Prinsipnya, pola pertanggungjawaban mengikuti pola pendelegasian
kewenangan. Tata hubungan kerja antar satuan pemerintahan yang tidak
bersifat hierarkhis bentuknya sebagai berikut: dari sistem yang lebih
kecil wujudnya berupa laporan, sedangkan dari sistem yang lebih besar
wujudnya pembinaan, pengawasan dan fasilitasi. Pola pertanggungjawaban
pimpinan satuan pemerintahan akan mengikuti pola pengisiannya. Pimpinan
yang dipilih pertanggungjawabannya akan mengikuti pola pemilihannya.
Prinsipnya adalah mereka yang dipilih akan bertangungjawab kepada yang
memilih. Pola pertanggungjawaban pimpinan satuan pemerintahan yang
diangkat oleh pejabat yang berwenang, pada prinsipnya bertanggungjawab
kepada pejabat yang mengangkatnya. Dilihat dari sistem pemerintahan,
pemerintah desa merupakan subsistem yang paling kecil. Tetapi pemerintah
desa bukan merupakan subordinasi dari pemerintah kabupaten/kota. Dengan
demikian, kepala desa tidak bertanggungjawab kepada Bupati/Walikota.
Karena ada beberapa perda yang mengatakan bahwa kepala desa
bertanggungjawab kepada bupati, maka ini jadi lucu. Mengingat jabatan
kepala desa diisi melalui pemilihan langsung oleh masyarakat, maka
prinsipnya kepala desa bertanggungjawab kepada masyarakat pemilihnya.

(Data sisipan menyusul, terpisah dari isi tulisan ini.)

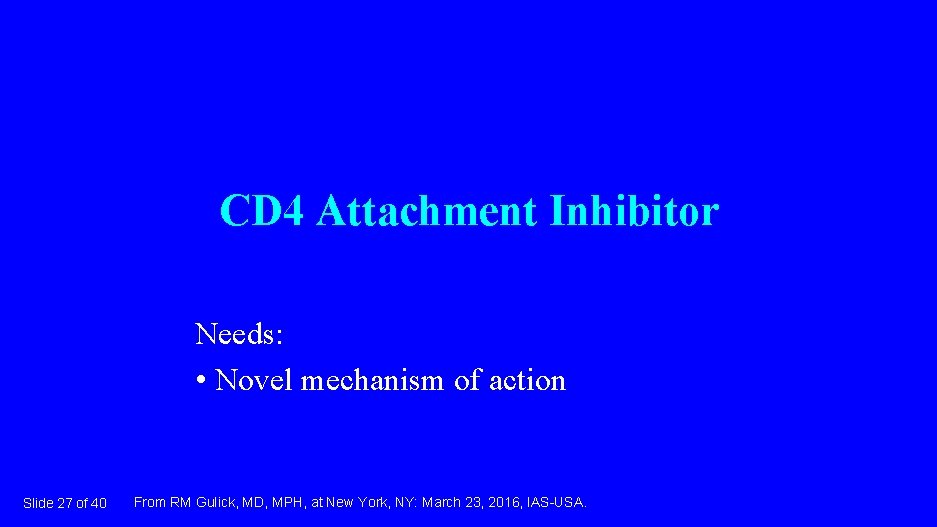 CD4 Attachment Inhibitor

Needs:
• Novel mechanism of action

Slide 27 of 40

From RM Gulick, MD, MPH, at New York, NY: March 23, 2016, IAS-USA.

Pertanggungjawaban kalau bupati kepada DPRD da kalau kepala desa kepada
rakyat melalui BPD, itupun kalau menurut UU 22/99 ada perda yang
mengatakan kalau kepala desa bertanggungjawab kepada BPD, tetapi UU-nya
mengatakan bertanggungjawab kepada rakyat melalui BPD tapi kemudian
diperkuat dengan perda bahwa kepala desa bertanggungjawab kepada BPD.

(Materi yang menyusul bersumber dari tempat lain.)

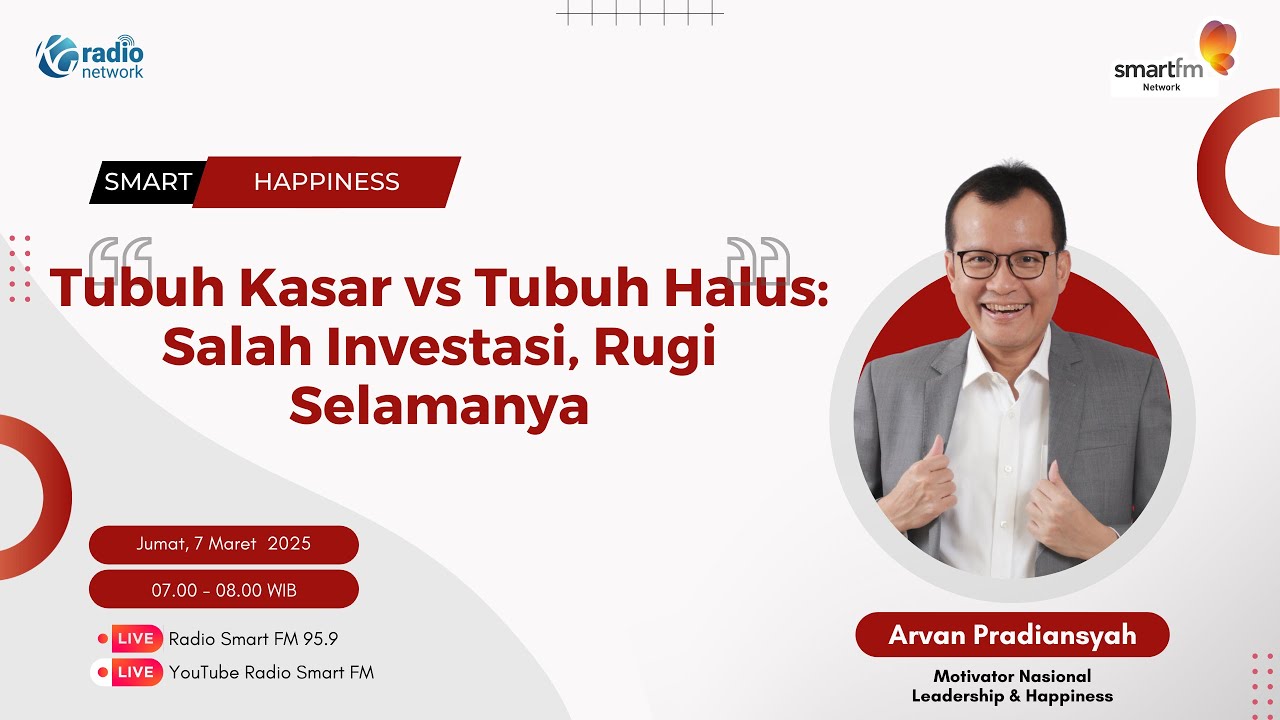 radio network

smartfm Network

SMART HAPPINESS

Tubuh Kasar vs Tubuh Halus: Salah Investasi, Rugi Selamanya

Jumat, 7 Maret 2025

07.00 - 08.00 WIB

LIVE Radio Smart FM 95.9

LIVE YouTube Radio Smart FM

Arvan Pradiansyah

Motivator Nasional
Leadership & Happiness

Ini menjadi tidak sinkron dengan sistem yang dipilih bertanggungjawab
kepada yang dipilih, kalau kita melihat model pada UU 32/2004 karena
kepala desa itu dipilih maka arah pertanggungjawaban ada 3 yaitu:
1. keatas kepada LPPD, laporan pemerintah daerah;
2. kesamping LKPC, laporan pertanggungjawaban dan;
3.
kebawah IPPD, informasi kepada masyarakat, pola ini yang juga dipakai
kepala desa, Mengikuti model yang diatas berarti kepala desa
menyampaikan laporan penyelenggaran pemerintah desa kepada Bupati,
walikota, dan laporan keterangan pertanggungjawaban kepada BPD yang
sifatnya informatif dan menyampaikan informasi penyelenggaraan
pemerintahan desa kepada masyarakat.